Riprendiamo la vicenda di Giacobbe, quando dopo molti anni torna a casa: al guado dello Iabbok, la sua lotta con Dio, il misterioso qualcuno che lo affronta nella notte. Basta fermarsi sulla sua espressione: Non ti lascerò finché non mi avrai benedetto!

 

Durante quella notte egli si alzò, prese le due mogli, le due schiave, i suoi undici figli e passò il guado dello Iabbok. Li prese, fece loro passare il torrente e fece passare anche tutti i suoi averi. Giacobbe rimase solo e un uomo lottò con lui fino allo spuntare dell’aurora. Vedendo che non riusciva a vincerlo, lo colpì all’articolazione del femore e l’articolazione del femore di Giacobbe si slogò, mentre continuava a lottare con lui. Quegli disse: “Lasciami andare, perché è spuntata l’aurora”. Giacobbe rispose: “Non ti  lascerò, se non mi avrai benedetto!”. Gli domandò: “Come ti chiami?”. Rispose: “Giacobbe”. Riprese: “Non ti chiamerai più Giacobbe, ma Israele, perché hai combattuto con Dio e con gli uomini e hai vinto!”. Giacobbe allora gli chiese: “Dimmi il tuo nome”. Gli rispose: “Perché mi chiedi il nome?”. E qui lo benedisse. Allora Giacobbe chiamò quel luogo Penuel, “Perché – disse – ho visto Dio faccia a faccia, eppure la mia vita è rimasta salva”. Spuntava il sole, quando Giacobbe passò Penuel e zoppicava all’anca, nel nervo sciatico.

 

 

Giacobbe si impone a Dio. Non può pretendere sulla base dei suoi meriti, perché la logica è stata differente fin dall’inizio, ma può pretendere proprio sulla base di quell’immeritata promessa. Non meritata, vuol dire che è solo per grazia, e come tale non può venire meno. Non era legata a lui, alla sua bontà e alla sua fedeltà! Dio si è esposto, ha fatto una promessa infinita: mantenga, ora. E Dio cede, e qui lo benedisse. Hai vinto, dice. Questa atteggiamento è il contrario del volontarismo, che dice “Io devo riuscire e realizzare la mia fedeltà”. Perché, invece, “Sei tu che devi non lasciarmi e realizzare in me la fedeltà”.

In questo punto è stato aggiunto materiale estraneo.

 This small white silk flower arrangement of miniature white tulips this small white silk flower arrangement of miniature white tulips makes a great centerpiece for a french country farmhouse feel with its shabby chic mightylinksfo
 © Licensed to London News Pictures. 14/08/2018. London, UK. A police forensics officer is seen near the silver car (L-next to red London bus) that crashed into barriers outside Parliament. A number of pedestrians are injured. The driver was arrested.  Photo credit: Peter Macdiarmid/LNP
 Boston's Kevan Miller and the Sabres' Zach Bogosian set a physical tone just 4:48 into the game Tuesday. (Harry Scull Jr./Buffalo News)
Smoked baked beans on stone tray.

Non ti lascerò: insistenza che pretende. Dove non c’è questa convinzione, che “Tu devi essere lo stesso per me qualsiasi cosa accada, perché è la tua promessa”, c’è la resa. Davanti alla facilità di resa di cui si parla oggi, si può essere tentati di tornare a una formazione volontaristica, come a voler rafforzare una umana mancanza di forza, puntando però su un resistenza che conta su di sé. Invece, è questione di fiducia e delle implicazioni dell’amore.

È importante insegnare a volere davvero, far notare l’importanza del desiderio e la paura di desiderare che spesso c’è: se vuoi davvero, chiedi. Perché non chiedi? E allora ti arrendi oppure pretendi di dover riuscire da te stesso. Non basta il primo desiderio che si esprime così: vorrei essere un bravo consacrato, missionario. Non basta il secondo, scoperto a fatica: vorrei scappare. Ce n’è uno più profondo: vorrei restare anche nella difficoltà, avere la forza di essere fedele ancora. Questo desiderio bisogna far affiorare, senza farsi ingannare dagli altri.

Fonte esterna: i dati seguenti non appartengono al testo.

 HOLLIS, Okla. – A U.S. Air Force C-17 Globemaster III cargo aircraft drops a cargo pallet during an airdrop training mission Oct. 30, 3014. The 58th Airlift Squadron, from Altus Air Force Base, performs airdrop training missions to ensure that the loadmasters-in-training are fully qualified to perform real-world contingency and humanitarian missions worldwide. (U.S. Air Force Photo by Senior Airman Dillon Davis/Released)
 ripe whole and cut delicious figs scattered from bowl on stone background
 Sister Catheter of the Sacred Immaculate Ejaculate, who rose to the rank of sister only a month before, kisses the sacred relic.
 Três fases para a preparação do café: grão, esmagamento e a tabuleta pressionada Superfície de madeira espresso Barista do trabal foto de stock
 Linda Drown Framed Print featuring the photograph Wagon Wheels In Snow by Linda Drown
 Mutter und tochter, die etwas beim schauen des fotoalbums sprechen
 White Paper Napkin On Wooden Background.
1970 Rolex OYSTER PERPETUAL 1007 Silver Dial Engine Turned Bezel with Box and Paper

Per concludere, aggiungiamo che, se è necessaria una insistenza di domanda, è bella anche una insistenza di risposta. È molto chiara anche in Teresa. Se Gesù vuol giocare con un granello di sabbia, è libero di farlo. Giacché Gesù vuol dormire, perché dovrei impedirglielo? Purché egli sia contento… (p. 183)[7]. Sono tantissime le espressioni come queste. Il significato è: Io resto lo stesso per te, qualsiasi cosa tu faccia.

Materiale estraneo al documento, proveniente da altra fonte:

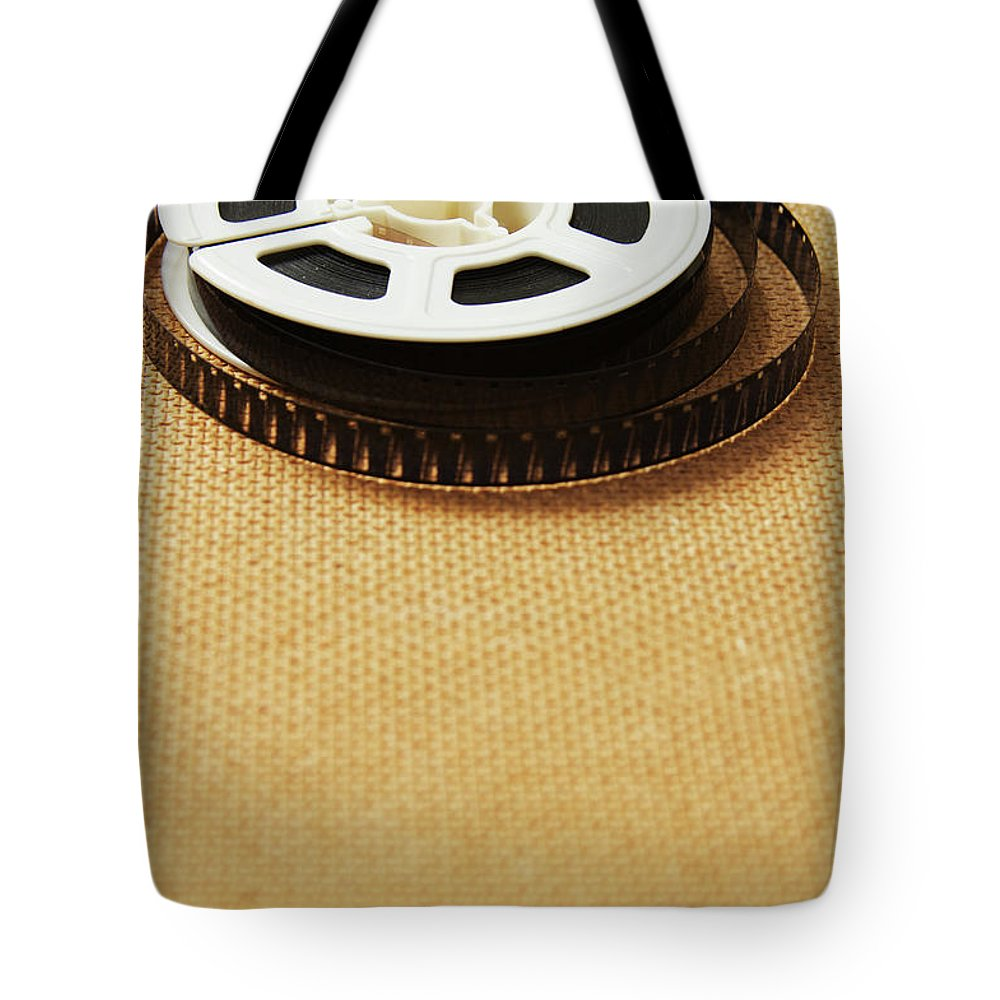 The Media Tote Bag featuring the photograph A Reel, Or Spool, Of 8mm Movie Film by Jon Schulte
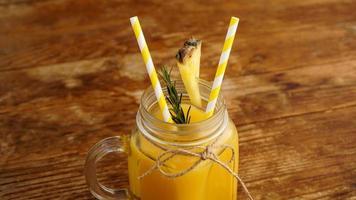 succo d'ananas in un barattolo di vetro. fette di ananas decorano la bevanda foto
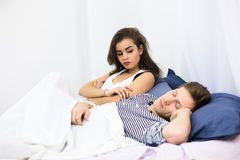 Man snoring in bed. Man sleeping in bed and snoring loudly while his wife sitting near by him and looking at him. Pretty tired lady dreaming about sleeping all Stock Photo
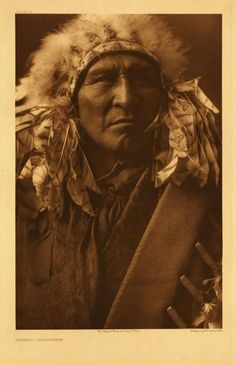 """""""Bread"""" was an Apsaroke-Crow chief. """"Bread (Mahuwush) was born in 1863. He was a Mountain Crow of the Whistle Water clan. His first war experience came under Young Wolf Calf, when the party captured a hundred horses from the Piegan."""" -Curtis. Photograph 1908"""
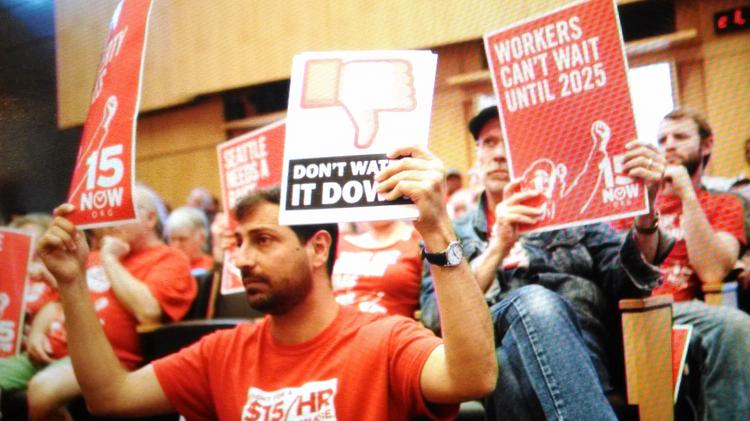 Backers of a $15 minimum wage at Seattle City Council meeting. A franchise group plans to sue the city for a minimum wage plan it says discriminates against franchises.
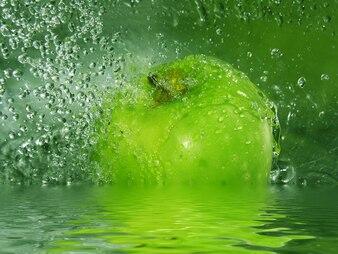 Water splashing on a green apple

Leggiamo nella Scrittura: Anche se non ci liberasse… Anche ora so

 

Nabucodònosor disse loro: “È vero, Sadrach, Mesach e Abdenego, che voi non servite i miei dei e non adorate la statua d’oro che io ho fatto innalzare? Ora, se voi sarete pronti, quando udirete il suono del corno, del flauto, della cetra, dell’arpicordo, del salterio, della zampogna e d’ogni specie di strumenti musicali, a prostrarvi e adorare la statua che io ho fatto, bene; altrimenti in quel medesimo istante sarete gettati in mezzo ad una fornace dal fuoco ardente. Qual Dio vi potrà liberare dalla mia mano?”. Ma Sadrach, Mesach e Abdenego risposero al re Nabucodònosor: “Re, noi non abbiamo bisogno di darti alcuna risposta in proposito; sappi però che il nostro Dio, che serviamo, può liberarci dalla fornace con il fuoco acceso e dalla tua mano, o re. Ma anche se non ci liberasse, sappi, o re, che noi non serviremo mai i tuoi dei e non adoreremo la statua d’oro che tu hai eretto” (Dan 3,17-18).

 

Marta disse a Gesù: “Signore, se tu fossi stato qui, mio fratello non sarebbe morto! Ma anche ora so che qualunque cosa chiederai a Dio, egli te la concederà” (Gv 11,21-22).

 

Sono due esempi in cui l’amore e il desiderio per Dio continuano nonostante la delusione del non ascolto. Perché l’amore per lui e il desiderio di lui non sono condizionati e vanno oltre la risposta che si vorrebbe. La si vorrebbe, certo, lo si dice. Ma anche se si ha invece risposta negativa, non cambia la sostanza del rapporto. Per me tu sei ancora quello di prima, hai diritto in fondo di ascoltarmi come piace a te, senza che io interpreti questo come disinteresse, lontananza, punizione. Insegnare a guardare, fidarsi e poi insistere e resistere, perché sicuri dell’amore di Dio e anche, coraggiosamente, del proprio, perché ci si fa forti solo della propria debolezza e quindi anche per il proprio amore ci si fonda su di lui e non su di sé: tu sai tutto, tu sai che ti amo.

 

 

Note

[1] Le citazioni di Teresa di Lisieux sono prese da SICARI A., La teologia spirituale di Teresa di Lisieux, Jaca Book, Milano 1997. Cfr. anche MARIE EUGÈNE DE L’ENFANT JÉSUS, Il tuo amore è cresciuto con me, Edizioni OCD, Roma 2004.

[2] Manoscritto A, in SICARI, La teologia spirituale…, cit., p. 134.

[3] Manoscritto A, in SICARI, La teologia spirituale…, cit., p. 271.

[4] SICARI, La teologia spirituale…, cit., p. 349.

[5] SICARI, La teologia spirituale…, cit., p. 345.

[6] MARIE EUGÈNE DE L’ENFANT JÉSUS, Il tuo amore…, pp. 53 e 103.

[7] SICARI, La teologia spirituale…, cit., pp. 175, 177, 183.